Chances are quite a few people will be unhappy with the Government after the Prime Minister's agenda-setting speech on Tuesday.
Chances are a lot of them will be property investors.
Why have all eyes swivelled in their direction?
It is not just that relief elsewhere in the tax system requires expansion of the tax base. It is not that someone has to fund it, and they will do.
It is that the tax rules which are so good for landlords, and to which investors have quite rationally responded, are bad for the rest of the economy.
John Key has referred at least a couple of times to the Tax Working Group's startling discovery that the $200 billion or so invested in residential investment properties yields in aggregate less than nothing in tax revenue.
In 2008 the deductions claimed exceeded taxable income from the sector by about $500 million.
Not for everyone, of course, but overall it is one big tax shelter.
One consequence has been to push up the prices it is rational for an investor to pay for rental properties way beyond what would be justified by their rental yields alone.
Clearly much of the return investors expect to get is from the tax system, not their tenants.
During the most recent boom when house prices doubled, rents increased much more slowly and rental yields fell.
In much of the housing market it is investors who are the marginal buyers who set the price.
The more they are prepared to pay, the more owner-occupiers have to pay, pushing traditional measures of housing affordability to historically high levels.
Like other forms of inflation it creates losers as well as winners and leads to a misallocation of resources.
It has fostered a mindset that the best way to provide for your old age is not to save money but to borrow money and engage in highly leveraged plays in the property market, chasing untaxed capital gains and sheltering other income in the meantime.
For the individual, while the present rules prevail, it makes perfect sense.
For the economy as a whole, no sense at all. It diverts capital which might otherwise flow into businesses which help the country earn its living in the wider world.

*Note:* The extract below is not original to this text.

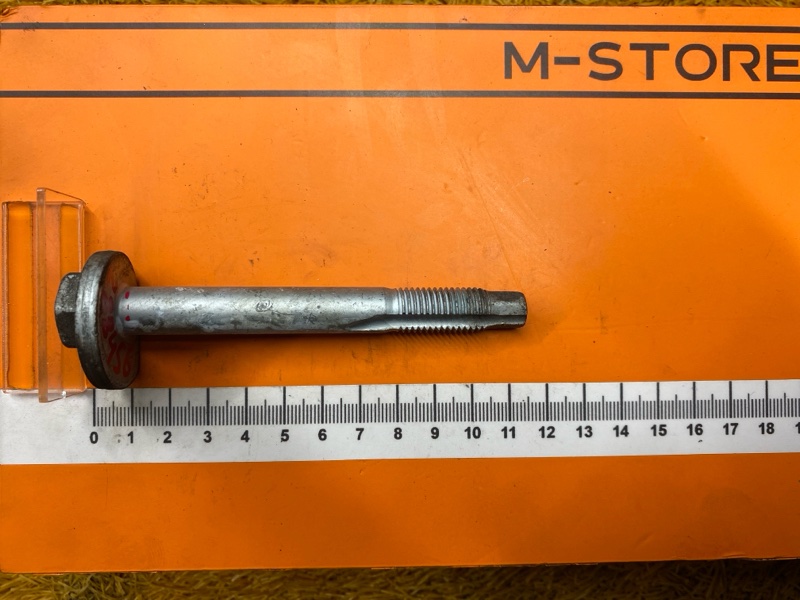 Болт развальный, 600 рублей, Красноярск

We have ended up with an overdeveloped property market and underdeveloped capital markets.
And the doubling of house prices which occurred during the 2002 to 2007 property boom had unfortunate spillover effects.

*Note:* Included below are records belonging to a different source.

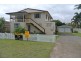 183 Gympie Road, Tin Can Bay QLD 4580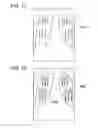 Fig. 14 - Image processing device, imaging system, and image processing program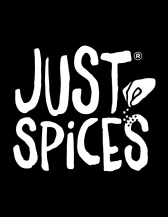 Just Spices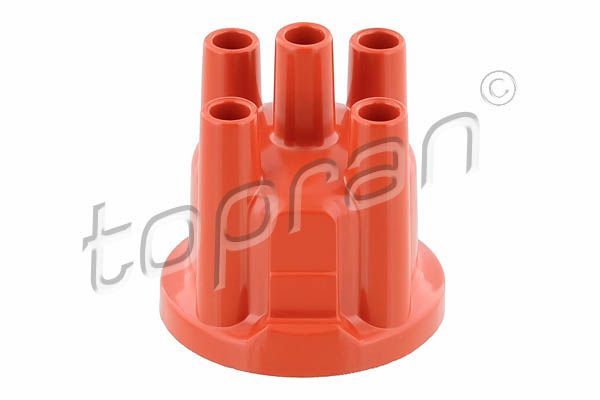 Topran 100 596 -  -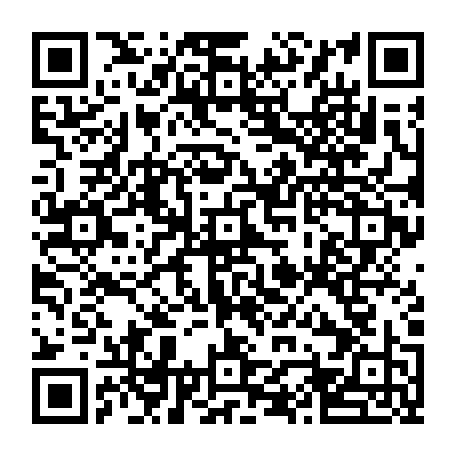 vCard 79237352404
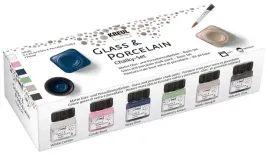 farby-do-szkla-porcelany-ceramiki-kreul-chalky-zestaw-6-kolorow-x-20-ml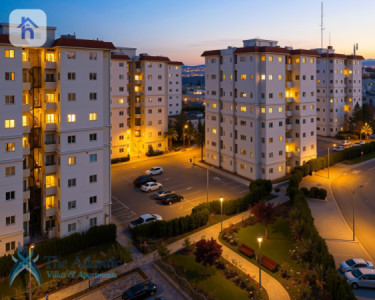 پڕۆژەی ئەتلانتیکی ئەمەریکی image 2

The wealth effect as homeowners saw the value of the equity in their properties climb turbocharged consumption and stoked inflation, driving up interest rates and the dollar in the process.

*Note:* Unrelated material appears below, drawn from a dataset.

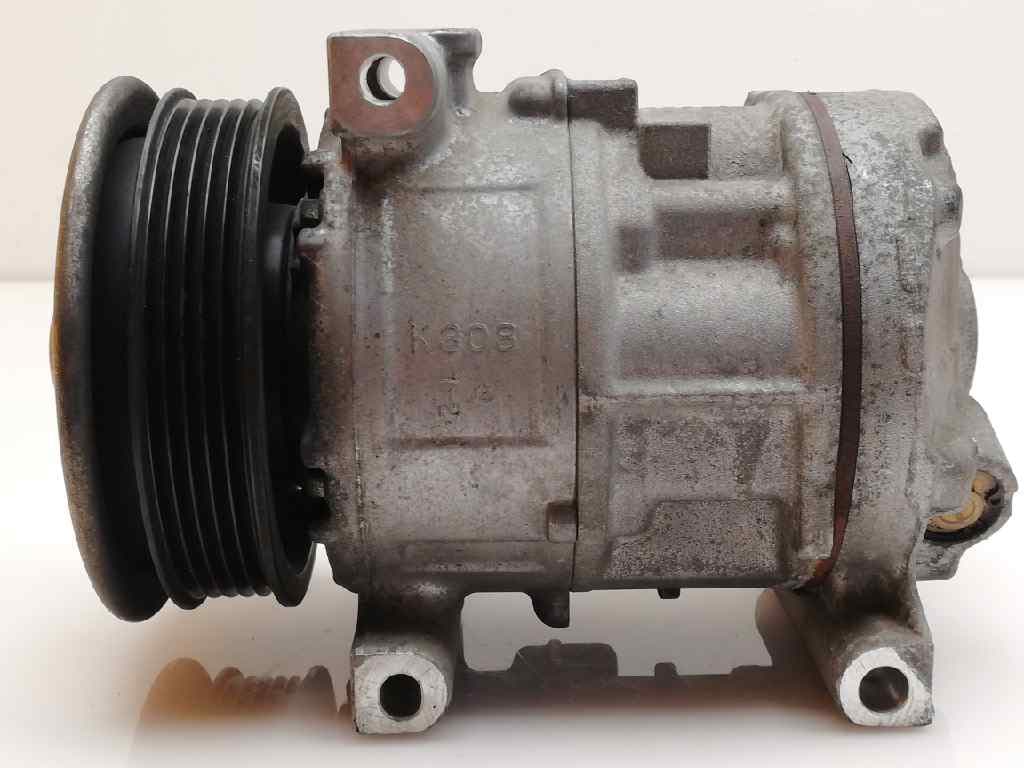 Recambio FIAT BRAVO (182) ref. 51794515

The legacy of household debt built up in that period will be a drag on the economy for years.
Landlords should not be demonised, of course. They provide a valuable service and have merely responded rationally to the signals the tax laws have given them for years.
Those signals need to change, but the interests vested in the status quo are large.
Tuesday's speech should give us an indication of whether the Government can muster the political will to take them on, in the cause of making the economic boat go faster.